### PROBLEM
Among the lines below, copy each one in which "site" appears.

### RECORDS FOR THIS TASK

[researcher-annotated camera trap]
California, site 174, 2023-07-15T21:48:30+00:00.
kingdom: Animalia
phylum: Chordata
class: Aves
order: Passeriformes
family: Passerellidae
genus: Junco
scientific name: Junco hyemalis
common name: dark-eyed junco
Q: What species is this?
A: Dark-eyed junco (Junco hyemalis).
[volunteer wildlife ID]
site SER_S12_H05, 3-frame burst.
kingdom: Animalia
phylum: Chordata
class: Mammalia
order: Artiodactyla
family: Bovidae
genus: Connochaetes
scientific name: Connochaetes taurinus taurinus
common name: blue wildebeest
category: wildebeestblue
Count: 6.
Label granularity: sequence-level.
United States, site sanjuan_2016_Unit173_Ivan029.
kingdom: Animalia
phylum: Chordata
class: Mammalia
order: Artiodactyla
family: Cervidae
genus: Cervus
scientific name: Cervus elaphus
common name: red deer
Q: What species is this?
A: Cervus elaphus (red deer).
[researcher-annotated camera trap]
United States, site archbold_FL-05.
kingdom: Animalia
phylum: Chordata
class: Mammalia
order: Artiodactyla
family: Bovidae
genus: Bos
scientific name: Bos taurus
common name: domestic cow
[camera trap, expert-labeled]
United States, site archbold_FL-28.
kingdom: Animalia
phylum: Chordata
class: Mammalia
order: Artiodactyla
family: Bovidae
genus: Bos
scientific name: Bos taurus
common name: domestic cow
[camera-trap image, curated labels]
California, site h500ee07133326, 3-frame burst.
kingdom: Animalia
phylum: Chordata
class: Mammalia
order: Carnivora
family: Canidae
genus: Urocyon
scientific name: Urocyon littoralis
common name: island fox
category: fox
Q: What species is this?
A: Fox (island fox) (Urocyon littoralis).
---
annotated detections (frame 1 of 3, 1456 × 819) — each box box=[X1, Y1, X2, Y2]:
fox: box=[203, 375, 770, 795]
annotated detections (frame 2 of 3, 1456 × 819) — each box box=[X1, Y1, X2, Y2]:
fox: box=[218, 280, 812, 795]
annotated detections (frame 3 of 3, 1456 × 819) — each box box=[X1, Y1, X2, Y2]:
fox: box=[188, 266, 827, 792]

### PROBLEM SOLUTION
California, site 174, 2023-07-15T21:48:30+00:00.
site SER_S12_H05, 3-frame burst.
United States, site sanjuan_2016_Unit173_Ivan029.
United States, site archbold_FL-05.
United States, site archbold_FL-28.
California, site h500ee07133326, 3-frame burst.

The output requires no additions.